For most of us Christmas is an emotional and often the loneliest time of year.
If this is your first Christmas since your break-up, it will be especially hard. All the usual Christmas activities will be now complicated by the question of who does what when, and with whom. Where do the kids go, when, and with whom? And then there is the driving, scheduling, relatives and awkward questions. Your ex is not going to stop being who they are. It will make you just want to stay home in bed with the covers held firmly over your head!
You will either miss your family or wish you did not have to see them. There is pain in your heart, underlying every day; Christmas makes it all worse. What to do?
The first strategy is to be as realistic as possible about what you really can accomplish. Can you bring cookies for all the teachers, attend all the school events, work, go to all the work staff parties, participate in client appreciation activities, do laundry, cook and all the things you have usually done? What about paring down to essentials? Take a sabbatical?
You could develop a script about what you want and do not want to share with curious relatives. This way you keep your deep sharing for those closest to you. The rest don’t need all the details. At the same time there may be some surprises as people step forward to support you.
There may not be as much money this year, and you will have to cut back on your spending or get into debt. Debt creates a whole different kind of stress in your life. What if this year you make it personal and meaningful without being expensive?
There are people who will have expectations no matter what you do and you will never be able to please everyone. This year is a time to say, under your breath, “Take a number”.
Most of all let go any expectations including having a good time, enjoying yourself, tactful relatives, happy children, your ex not fighting about something. Just let all that go and get through it.

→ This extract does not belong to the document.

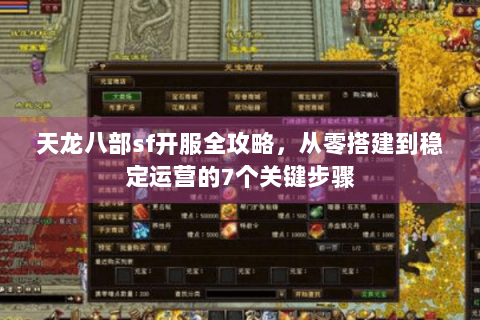 天龙八部sf开服全攻略,从零搭建到稳定运营的7个关键步骤 天龙八部sf开服全攻略,从零搭建到稳定运营的7个关键步骤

Be grateful for any moment of happiness or peace that happens. Notice the small things: the snow out your warm living room window, the sky at any moment you notice it, a smile, a hug you give your child, a beautiful song, the fact you woke up this morning, here. Let gratitude be enough this year.
Reflections:
1. Think about your priorities and write them out.
2. Work out a financial budget for yourself and stick to it.
3. Wake up each morning and look for a small thing in life to be grateful for, and if you like to write: write these things down.